Notably, if a hospital, as a nurse’s employer, terminates or suspends the nurse for more than seven days or takes other “substantially equivalent” disciplinary action because of nursing practice errors or concerns, then the hospital must report the action to the BON. Under such circumstances, the due process requirements discussed in this article will not apply. When the peer review committee convenes, the committee will only assess whether external factors contributed to the incident.
DSHS may take action against a hospital’s license when a hospital fails to meet the reporting requirements established by the BON. Likewise, the BON can take action against a nurse’s license if the nurse is aware of and fails to report conduct that is reportable under the NPA. To facilitate reporting, the NPA affords immunity from civil and criminal liability to any peer review committee, nurse, or hospital that reports to the BON in good faith.
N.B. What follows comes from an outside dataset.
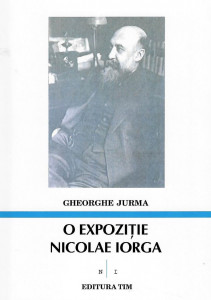 O expoziţie Nicolae Iorga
Furthermore, such immunity is extended to any person who advises a nurse of the nurse’s obligation or right to report.
As required under the licensing regulations, hospitals must adopt policies and procedures for incident-based peer review. The policy should clearly communicate procedures that will ensure a nurse’s statutory and regulatory due process rights. Hospitals should avoid drafting a policy that simply quotes BON Rule 217.19. Such policies tend to be lengthy, unclear, and useless. Instead, hospitals should draft the policy to provide clear steps for the committee to follow during the peer review process. In addition to procedures that guarantee due process, other useful provisions for policies include provisions addressing:
1. the number of LVNs and RNs who will serve on the committee;
2. the appointment process for members;
3. the length of a member’s term of service on the committee;
4. the duty to submit reports to the committee;
5. the role of attorneys; and
6. the rules of procedure that will govern incident-based peer review meetings.